== Extracted entries

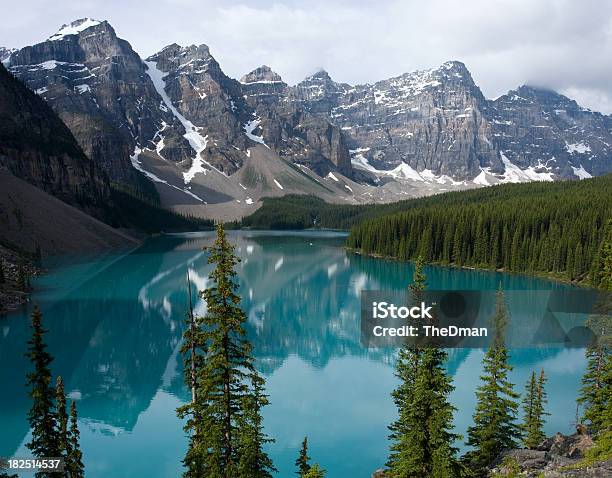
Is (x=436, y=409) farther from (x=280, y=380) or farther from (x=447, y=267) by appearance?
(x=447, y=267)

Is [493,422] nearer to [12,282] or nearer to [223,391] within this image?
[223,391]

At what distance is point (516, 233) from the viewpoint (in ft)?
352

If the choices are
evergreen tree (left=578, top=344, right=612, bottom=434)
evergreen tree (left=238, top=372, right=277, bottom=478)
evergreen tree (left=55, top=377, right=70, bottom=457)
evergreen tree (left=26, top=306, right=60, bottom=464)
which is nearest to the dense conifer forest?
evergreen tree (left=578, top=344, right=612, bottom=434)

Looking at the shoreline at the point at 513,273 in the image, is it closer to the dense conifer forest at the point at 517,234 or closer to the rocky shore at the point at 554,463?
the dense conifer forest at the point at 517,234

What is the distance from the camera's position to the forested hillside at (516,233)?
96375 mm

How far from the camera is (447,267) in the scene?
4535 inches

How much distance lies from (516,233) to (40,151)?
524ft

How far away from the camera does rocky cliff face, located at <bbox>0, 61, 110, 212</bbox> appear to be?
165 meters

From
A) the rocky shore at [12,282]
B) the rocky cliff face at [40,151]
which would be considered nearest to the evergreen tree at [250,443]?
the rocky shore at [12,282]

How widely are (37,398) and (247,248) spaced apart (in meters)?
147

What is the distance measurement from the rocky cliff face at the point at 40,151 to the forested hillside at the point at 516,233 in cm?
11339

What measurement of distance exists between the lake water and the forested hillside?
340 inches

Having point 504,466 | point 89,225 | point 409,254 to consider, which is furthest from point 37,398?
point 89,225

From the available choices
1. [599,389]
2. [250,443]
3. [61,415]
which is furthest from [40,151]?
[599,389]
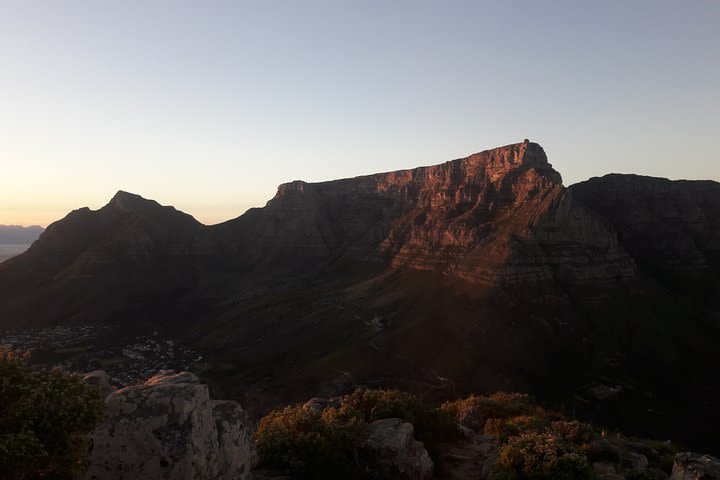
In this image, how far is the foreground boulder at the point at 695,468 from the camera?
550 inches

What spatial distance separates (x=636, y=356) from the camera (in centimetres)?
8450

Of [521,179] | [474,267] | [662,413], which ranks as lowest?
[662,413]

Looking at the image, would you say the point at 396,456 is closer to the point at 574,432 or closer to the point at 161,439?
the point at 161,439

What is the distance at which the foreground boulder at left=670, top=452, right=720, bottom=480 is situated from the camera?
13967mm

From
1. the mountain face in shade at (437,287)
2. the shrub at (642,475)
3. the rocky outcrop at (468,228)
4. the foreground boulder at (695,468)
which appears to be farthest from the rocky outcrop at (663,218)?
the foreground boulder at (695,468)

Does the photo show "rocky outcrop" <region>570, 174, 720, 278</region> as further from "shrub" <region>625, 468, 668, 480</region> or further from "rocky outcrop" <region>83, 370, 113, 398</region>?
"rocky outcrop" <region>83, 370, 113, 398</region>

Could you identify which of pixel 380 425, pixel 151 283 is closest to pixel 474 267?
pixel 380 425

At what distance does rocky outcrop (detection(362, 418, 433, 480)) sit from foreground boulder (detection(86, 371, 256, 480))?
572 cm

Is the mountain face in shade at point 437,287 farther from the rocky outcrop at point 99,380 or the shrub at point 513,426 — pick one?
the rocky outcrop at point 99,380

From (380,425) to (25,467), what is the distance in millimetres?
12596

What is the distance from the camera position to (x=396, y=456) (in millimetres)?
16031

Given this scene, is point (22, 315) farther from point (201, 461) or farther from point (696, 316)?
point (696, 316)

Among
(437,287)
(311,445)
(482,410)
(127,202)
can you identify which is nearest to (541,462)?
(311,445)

====

*Given instruction:*
Write out word for word every line from the line with "From the available choices" through the final line of the records, both included, skipping the pictures.

*Exercise answer:*
From the available choices
1. [599,389]
2. [250,443]
3. [61,415]
which is furthest from [40,151]?
[599,389]
In this image, how far is the foreground boulder at the point at 695,468 from the camera?
550 inches

What spatial distance separates (x=636, y=356) from the camera (in centimetres)?
8450

Of [521,179] | [474,267] | [662,413], which ranks as lowest?
[662,413]

Looking at the image, would you say the point at 396,456 is closer to the point at 574,432 or closer to the point at 161,439?
the point at 161,439

What is the distance at which the foreground boulder at left=670, top=452, right=720, bottom=480 is situated from the camera?
13967mm

From
1. the mountain face in shade at (437,287)
2. the shrub at (642,475)
3. the rocky outcrop at (468,228)
4. the foreground boulder at (695,468)
which appears to be farthest from the rocky outcrop at (663,218)?
the foreground boulder at (695,468)

Does the photo show "rocky outcrop" <region>570, 174, 720, 278</region> as further from "shrub" <region>625, 468, 668, 480</region> or further from "rocky outcrop" <region>83, 370, 113, 398</region>?
"rocky outcrop" <region>83, 370, 113, 398</region>

Could you identify which of pixel 380 425, pixel 151 283 is closest to pixel 474 267?
pixel 380 425

At what distance does rocky outcrop (detection(362, 418, 433, 480)) sit from foreground boulder (detection(86, 371, 256, 480))?
572 cm

Is the mountain face in shade at point 437,287 farther from the rocky outcrop at point 99,380 or the shrub at point 513,426 — pick one?
the rocky outcrop at point 99,380

From (380,425) to (25,467), what is the distance in millimetres?
12596

What is the distance from the camera position to (x=396, y=456) (in millimetres)?
16031

Given this scene, is point (22, 315) farther from point (201, 461) or farther from point (696, 316)?
point (696, 316)

Among
(437,287)
(311,445)
(482,410)
(127,202)
can you identify which is nearest to (541,462)?
(311,445)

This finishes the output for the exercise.